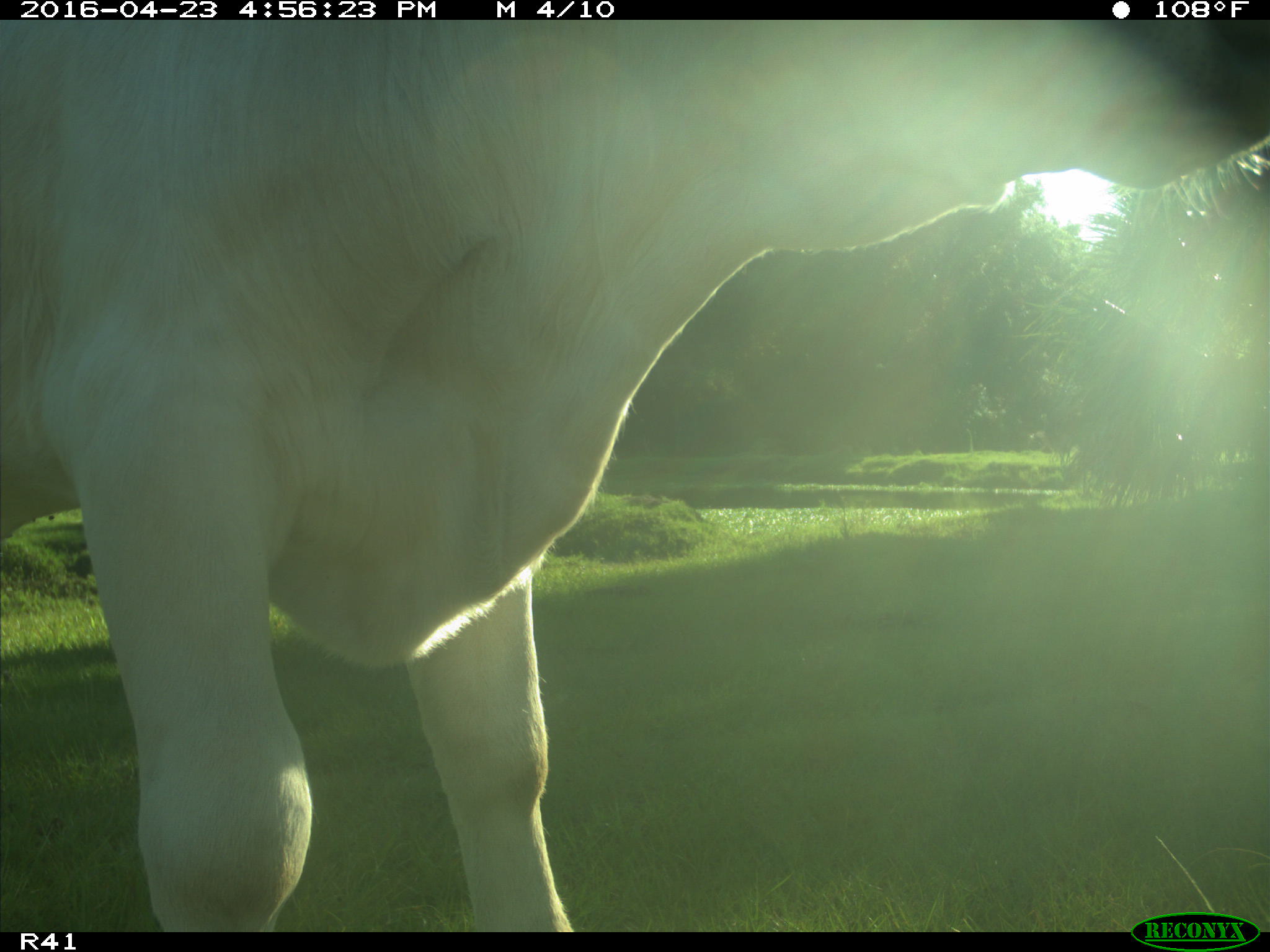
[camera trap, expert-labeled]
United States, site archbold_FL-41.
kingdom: Animalia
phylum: Chordata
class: Mammalia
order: Artiodactyla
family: Bovidae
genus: Bos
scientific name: Bos taurus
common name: domestic cow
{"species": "Bos taurus (domestic cow)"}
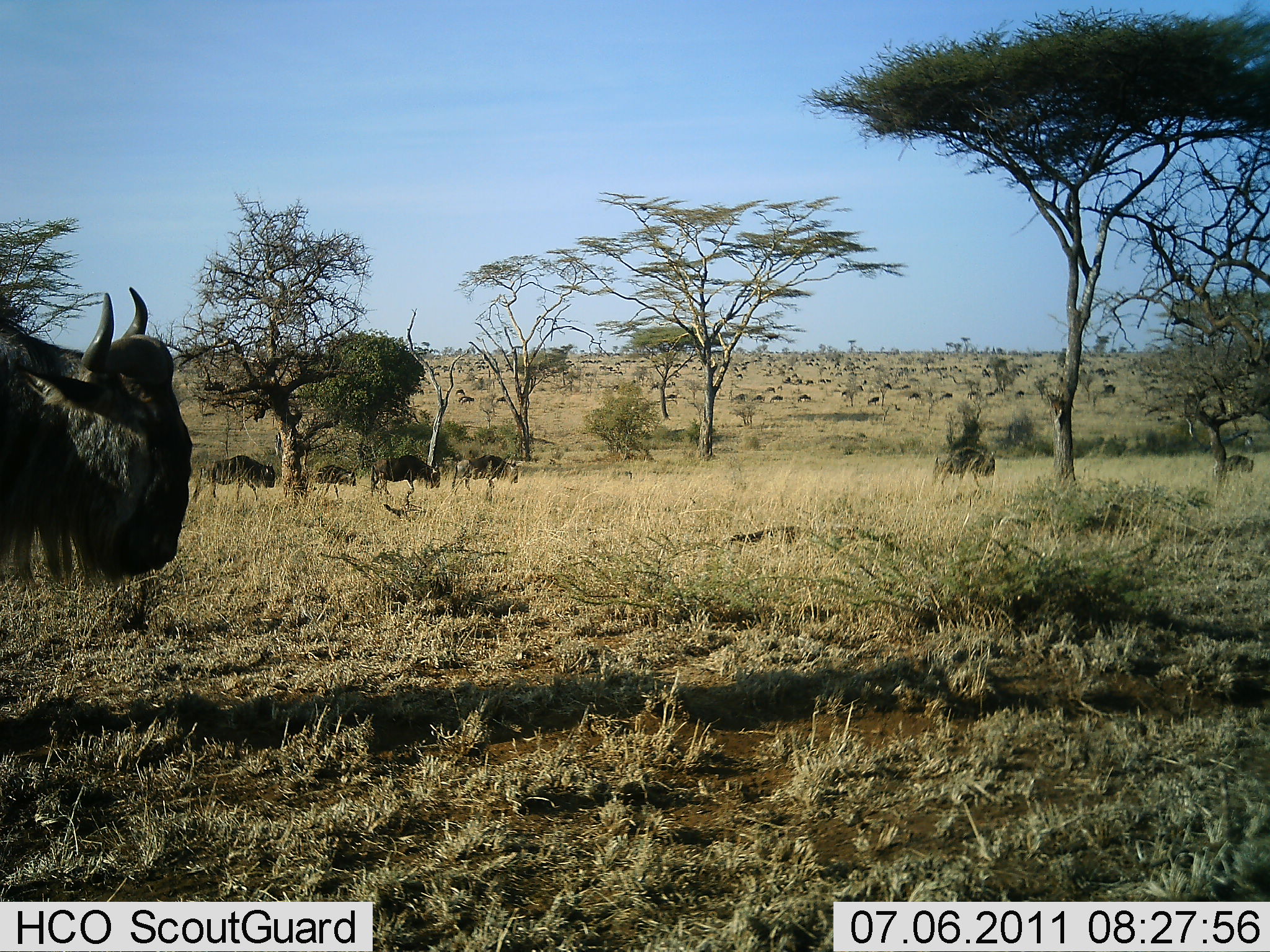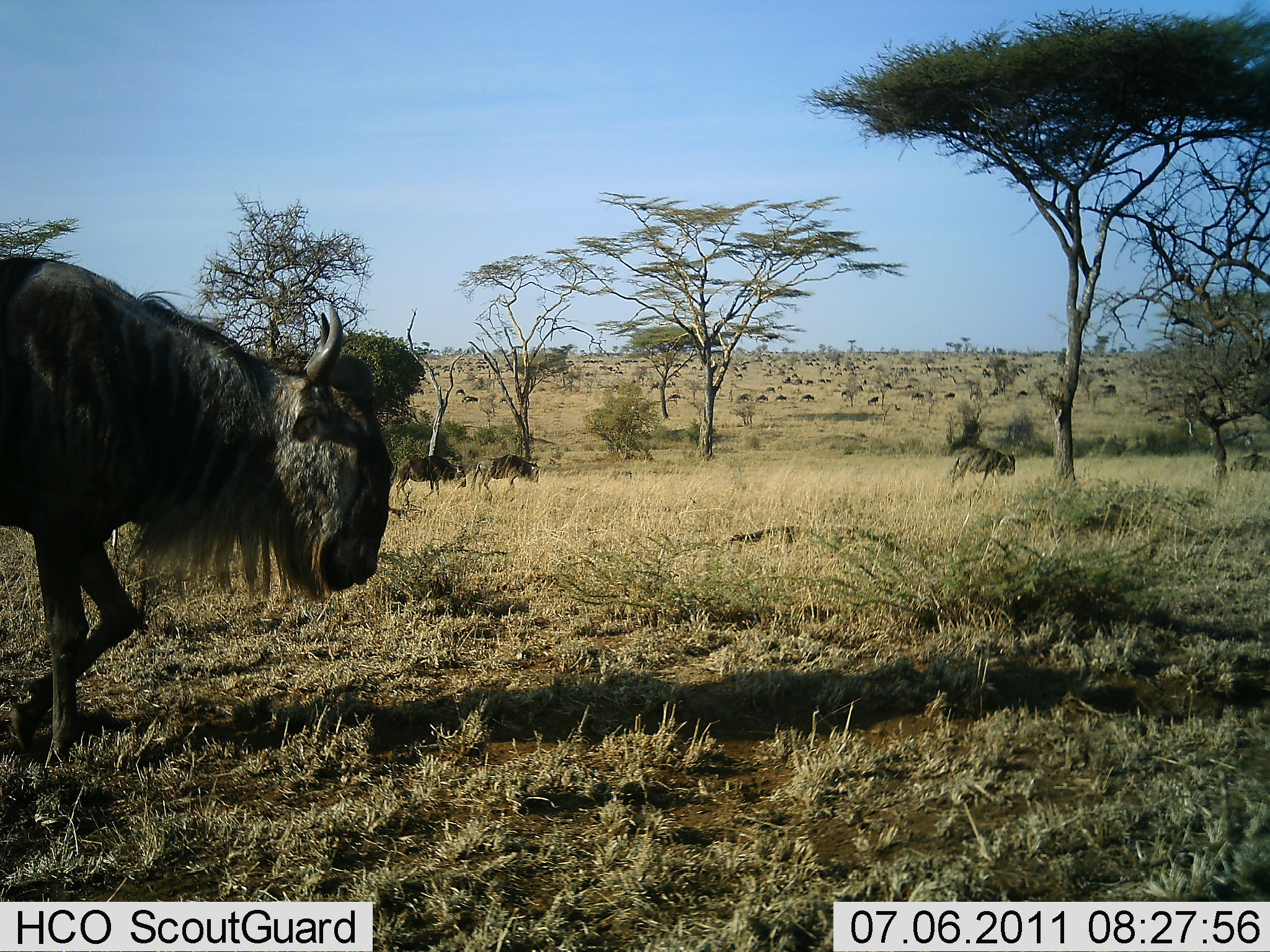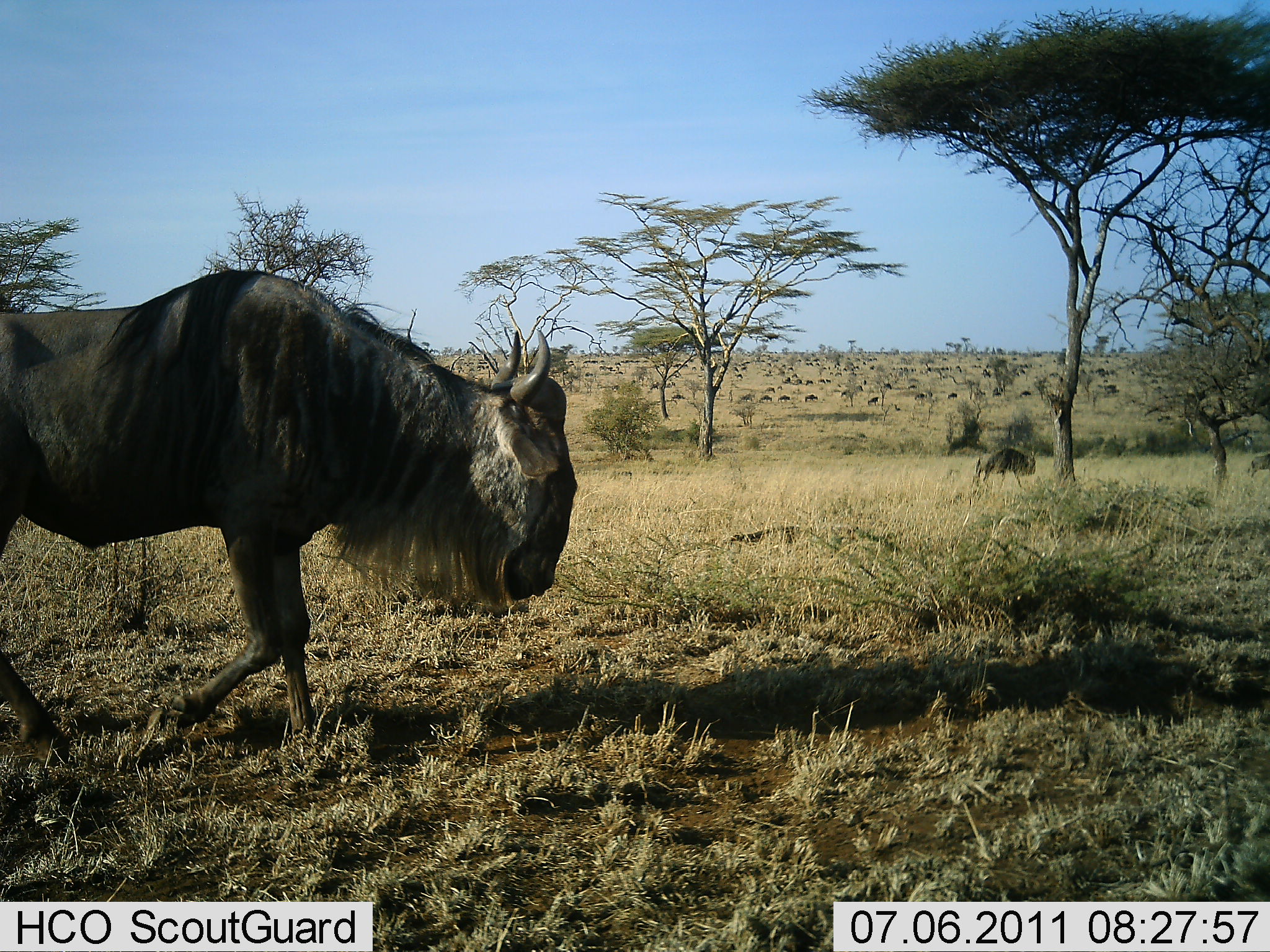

*Instructions for the task*: Reproduce, exactly and without pictures, the lines above from the one containing "kingdom: Animalia" through the last line of the material, both ends included, and nothing more.

*Reply to the exercise*:
kingdom: Animalia
phylum: Chordata
class: Mammalia
order: Artiodactyla
family: Bovidae
genus: Bos
scientific name: Bos taurus
common name: domestic cow
{"species": "Bos taurus (domestic cow)"}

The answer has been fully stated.